The A–C and B–C differences have \(95\%\) intervals that do not straddle \(0\), so we can be all but certain that “there is a difference” (the probability of superiority is also near \(1\)). The A–B difference, by contrast, has a \(95\%\) interval that brackets \(0\), with a probability of superiority near \(0.5\) — so we cannot say there is a clear difference between those two methods.

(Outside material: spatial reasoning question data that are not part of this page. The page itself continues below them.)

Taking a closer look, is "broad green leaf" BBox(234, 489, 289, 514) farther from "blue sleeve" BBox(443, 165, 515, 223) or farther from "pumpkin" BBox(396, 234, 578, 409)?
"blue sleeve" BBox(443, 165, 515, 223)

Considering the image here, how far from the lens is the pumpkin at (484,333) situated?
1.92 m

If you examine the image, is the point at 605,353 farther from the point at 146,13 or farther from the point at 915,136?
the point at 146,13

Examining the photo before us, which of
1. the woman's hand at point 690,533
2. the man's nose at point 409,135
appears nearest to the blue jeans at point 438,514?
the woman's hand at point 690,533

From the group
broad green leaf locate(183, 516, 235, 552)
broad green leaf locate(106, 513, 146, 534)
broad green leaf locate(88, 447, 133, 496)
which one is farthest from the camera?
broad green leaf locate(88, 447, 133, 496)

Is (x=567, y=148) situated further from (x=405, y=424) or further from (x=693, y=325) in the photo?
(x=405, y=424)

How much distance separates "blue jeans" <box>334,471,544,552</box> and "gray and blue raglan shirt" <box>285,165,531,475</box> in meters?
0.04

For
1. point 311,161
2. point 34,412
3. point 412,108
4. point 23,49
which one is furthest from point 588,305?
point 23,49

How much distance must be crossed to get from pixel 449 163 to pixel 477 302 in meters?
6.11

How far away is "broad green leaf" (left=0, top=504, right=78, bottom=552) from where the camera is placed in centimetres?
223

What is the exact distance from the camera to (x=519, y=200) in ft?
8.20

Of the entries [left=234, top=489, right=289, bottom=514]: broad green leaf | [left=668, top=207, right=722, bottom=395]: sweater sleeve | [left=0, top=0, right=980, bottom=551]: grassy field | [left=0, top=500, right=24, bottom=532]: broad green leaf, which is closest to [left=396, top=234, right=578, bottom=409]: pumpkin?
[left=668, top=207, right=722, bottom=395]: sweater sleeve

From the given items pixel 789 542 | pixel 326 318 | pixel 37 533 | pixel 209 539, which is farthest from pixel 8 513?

We built a \(2\)-point gap into the population, but with only \(40\) people per group the data could not distinguish it.

Overlaying the posteriors of all pairwise differences makes it easy to see which pairs straddle \(0\).

# posteriors of all pairwise differences (dashed line at zero)
bayesplot::mcmc_areas(as.matrix(pair)) +
  ggplot2::geom_vline(xintercept = 0, linetype = "dashed")

The ridges for the A–C and B–C differences lie well to the right of \(0\), whereas the ridge for the A–B difference straddles \(0\), confirming visually that we cannot assert a difference there.

The important point is that we must not jump from “the interval straddles \(0\)” to “there is no difference.” That only means “we cannot say there is a difference,” which is not the same as “there is no difference (they are equivalent).” This very distinction is why we need the decision-making tools described next.

18.5 Three tools for decision making

Once we have the posterior, the question “so how do we actually decide?” remains. Frequentism had the clear (if much-abused) criterion “\(p < 0.05\) is significant.” Bayes offers several alternative tools. Here we look at three representatives: the ROPE, the Bayes factor, and the posterior predictive distribution.

18.5.1 ROPE

ROPE stands for Region Of Practical Equivalence, a decision method proposed by Kruschke (2018). The idea is simple: declare in advance a band such that “if it falls in this range, the difference may be regarded as practically zero.”

For these test scores, say a researcher decides that “a difference of about \(\pm 2\) points is, for practical purposes, no difference.” This \([-2, +2]\) is the ROPE. We then see how much of the difference’s posterior falls inside it.

# A-B difference: practically equivalent?
bayestestR::rope(pair$`A-B`, range = c(-2, 2), ci = 1)

# Proportion of samples inside the ROPE [-2.00, 2.00]:

Inside ROPE
-----------
72.60 %

# A-C difference: a practical difference?
bayestestR::rope(pair$`A-C`, range = c(-2, 2), ci = 1)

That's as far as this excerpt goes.